14 de dezembro de 2015

Com adesão menor, movimentos protestam em favor do impedimento

Manifestantes em Brasília (Foto: Valter Campanato)
Mais de 100 cidades no Brasil realizaram atos em favor do impedimento da presidente Dilma Rousseff (PT) ontem (13/12), em atos com adesão marcadamente inferior às dos três protestos anteriores contra a petista. Os protestos deste domingo foram os primeiros desde que o presidente da Câmara dos Deputados, Eduardo Cunha (PMDB-RJ), acatou o pedido de impeachment apresentado pelos juristas Hélio Bicudo, Miguel Reale Júnior e Janaína Paschoal contra Dilma. Foram os primeiros, também, no qual o PSDB fechou questão a favor da remoção da presidente. 

Se as forças políticas anti-Dilma se uniram, as ruas se dispersaram. As manifestações registraram participação menor do que os protestos de agosto, nos quais centenas de milhares de pessoas foram às ruas contra o governo federal.

Em São Paulo, a Polícia Militar estimou em 30 mil a quantidade de manifestantes que se reuniram na Avenida Paulista, no centro da capital. O Instituto Datafolha estimou em 40,3 mil o número de manifestantes, uma dimensão bem menor que a dos protestos de 16 de agosto. Naquele dia, a organização estimou a participação de 1 milhão de pessoas, enquanto a PM divulgou o número de 350 mil e o Instituto Datafolha apontou 135 mil manifestantes.

No Rio de Janeiro, apenas 5 mil se reuniram na orla de Copacabana neste domingo. Em agosto, a PM não divulgou uma estimativa da dimensão da manifestação. Em Brasilia, cerca de 5 mil pessoas protestaram em frente ao Congresso Nacional, segundo a PM. Em agosto, foram 25 mil.

Neste domingo, aproximadamente 7 mil pessoas estiveram na manifestação no Recife, segundo estimativas da PM e dos organizadores. Em Belo Horizonte, a polícia estima em 3 mil o número de participantes, enquanto os organizadores falam em 6 mil.
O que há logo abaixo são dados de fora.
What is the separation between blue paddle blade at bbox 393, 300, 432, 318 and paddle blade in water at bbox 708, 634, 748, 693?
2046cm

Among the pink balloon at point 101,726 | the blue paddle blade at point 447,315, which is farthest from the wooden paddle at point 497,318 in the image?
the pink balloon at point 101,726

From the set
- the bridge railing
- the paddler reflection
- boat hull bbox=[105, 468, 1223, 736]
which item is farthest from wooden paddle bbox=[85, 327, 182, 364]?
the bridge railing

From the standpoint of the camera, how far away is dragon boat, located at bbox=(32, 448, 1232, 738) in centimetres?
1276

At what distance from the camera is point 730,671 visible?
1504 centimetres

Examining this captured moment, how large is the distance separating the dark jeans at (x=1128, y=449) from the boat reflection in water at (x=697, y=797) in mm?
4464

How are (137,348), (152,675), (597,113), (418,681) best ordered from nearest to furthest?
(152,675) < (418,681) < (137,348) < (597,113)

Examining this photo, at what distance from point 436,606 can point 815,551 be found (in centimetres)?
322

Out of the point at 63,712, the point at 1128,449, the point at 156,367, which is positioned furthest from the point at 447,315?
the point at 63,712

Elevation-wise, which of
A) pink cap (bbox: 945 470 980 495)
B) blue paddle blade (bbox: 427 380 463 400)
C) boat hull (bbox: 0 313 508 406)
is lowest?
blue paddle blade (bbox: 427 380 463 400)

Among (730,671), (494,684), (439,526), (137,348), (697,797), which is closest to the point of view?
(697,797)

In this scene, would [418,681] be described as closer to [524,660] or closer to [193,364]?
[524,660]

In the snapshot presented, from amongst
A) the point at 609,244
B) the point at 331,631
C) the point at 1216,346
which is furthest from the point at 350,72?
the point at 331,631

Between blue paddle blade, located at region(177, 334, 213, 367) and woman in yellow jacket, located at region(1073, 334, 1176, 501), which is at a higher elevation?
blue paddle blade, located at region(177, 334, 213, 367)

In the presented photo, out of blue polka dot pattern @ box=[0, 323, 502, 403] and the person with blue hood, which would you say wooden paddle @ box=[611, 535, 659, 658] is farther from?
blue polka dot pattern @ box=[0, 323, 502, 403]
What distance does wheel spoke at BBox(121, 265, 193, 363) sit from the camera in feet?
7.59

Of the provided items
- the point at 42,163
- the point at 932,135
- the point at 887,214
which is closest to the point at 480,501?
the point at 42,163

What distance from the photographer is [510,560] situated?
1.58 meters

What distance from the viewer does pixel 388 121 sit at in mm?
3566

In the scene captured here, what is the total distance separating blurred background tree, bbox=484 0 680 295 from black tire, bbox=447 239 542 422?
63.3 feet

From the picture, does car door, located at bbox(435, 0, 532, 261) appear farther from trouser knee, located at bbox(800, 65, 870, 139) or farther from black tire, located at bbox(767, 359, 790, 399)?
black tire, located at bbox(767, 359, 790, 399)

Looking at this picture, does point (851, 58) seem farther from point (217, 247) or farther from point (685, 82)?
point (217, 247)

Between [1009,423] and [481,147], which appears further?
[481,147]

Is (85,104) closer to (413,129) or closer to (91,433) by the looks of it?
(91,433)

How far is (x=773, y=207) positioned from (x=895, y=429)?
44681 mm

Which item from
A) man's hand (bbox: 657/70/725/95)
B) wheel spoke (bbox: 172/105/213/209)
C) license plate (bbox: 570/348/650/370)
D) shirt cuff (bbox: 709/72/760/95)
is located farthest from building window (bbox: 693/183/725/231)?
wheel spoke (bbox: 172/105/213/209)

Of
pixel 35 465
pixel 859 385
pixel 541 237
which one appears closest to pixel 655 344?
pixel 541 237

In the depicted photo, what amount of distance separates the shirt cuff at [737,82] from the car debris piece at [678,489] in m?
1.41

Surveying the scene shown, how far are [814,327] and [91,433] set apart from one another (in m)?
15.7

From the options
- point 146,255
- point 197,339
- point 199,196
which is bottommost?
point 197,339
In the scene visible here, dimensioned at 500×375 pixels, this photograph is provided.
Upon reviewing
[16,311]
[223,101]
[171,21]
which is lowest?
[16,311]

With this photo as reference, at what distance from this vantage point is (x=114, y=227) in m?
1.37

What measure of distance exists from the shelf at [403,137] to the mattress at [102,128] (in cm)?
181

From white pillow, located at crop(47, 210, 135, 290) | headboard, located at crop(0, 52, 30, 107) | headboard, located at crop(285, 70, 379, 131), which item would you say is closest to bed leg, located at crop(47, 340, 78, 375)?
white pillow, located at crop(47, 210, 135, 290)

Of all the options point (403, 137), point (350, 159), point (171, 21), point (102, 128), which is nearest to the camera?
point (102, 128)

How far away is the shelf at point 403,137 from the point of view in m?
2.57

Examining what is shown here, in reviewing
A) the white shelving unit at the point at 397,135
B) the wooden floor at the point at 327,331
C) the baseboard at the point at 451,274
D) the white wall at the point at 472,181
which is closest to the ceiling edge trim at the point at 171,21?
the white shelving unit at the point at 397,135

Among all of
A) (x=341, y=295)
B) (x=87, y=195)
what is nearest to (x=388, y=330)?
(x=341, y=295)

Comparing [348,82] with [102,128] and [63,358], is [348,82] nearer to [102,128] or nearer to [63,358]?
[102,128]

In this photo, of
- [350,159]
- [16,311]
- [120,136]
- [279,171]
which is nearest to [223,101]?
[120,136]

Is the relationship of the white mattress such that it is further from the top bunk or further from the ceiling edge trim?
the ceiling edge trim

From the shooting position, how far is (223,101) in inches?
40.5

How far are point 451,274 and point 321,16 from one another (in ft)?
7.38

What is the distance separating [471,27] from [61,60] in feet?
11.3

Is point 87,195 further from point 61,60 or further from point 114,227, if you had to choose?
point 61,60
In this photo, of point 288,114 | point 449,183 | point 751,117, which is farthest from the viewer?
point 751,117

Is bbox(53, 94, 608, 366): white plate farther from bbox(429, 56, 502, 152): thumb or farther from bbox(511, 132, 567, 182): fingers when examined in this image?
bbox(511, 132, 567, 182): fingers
Os protestos convocados por grupos como o Vem Pra Rua e Movimento Brasil Livre ocorreram no aniversário de 47 anos da implementação do Ato Institucional nº 5 (AI-5) pela ditadura, que deu plenos poderes ao então presidente-marechal Artur da Costa e Silva, além de permitir o fechamento do Congresso, institucionalizar a censura prévia e suspender habeas corpus em casos de crimes políticos.
 
Manifestantes em São Paulo (Foto: Rosa Ravena) 
Na Avenida Paulista, os manifestantes utilizaram diversos carros de som ao longo da via, que, aos domingos, tem o tráfego de veículos interrompido. Muitos participantes do ato vestiam camisas amarelas, com adereços e pinturas de rosto com as cores da bandeira  brasileira.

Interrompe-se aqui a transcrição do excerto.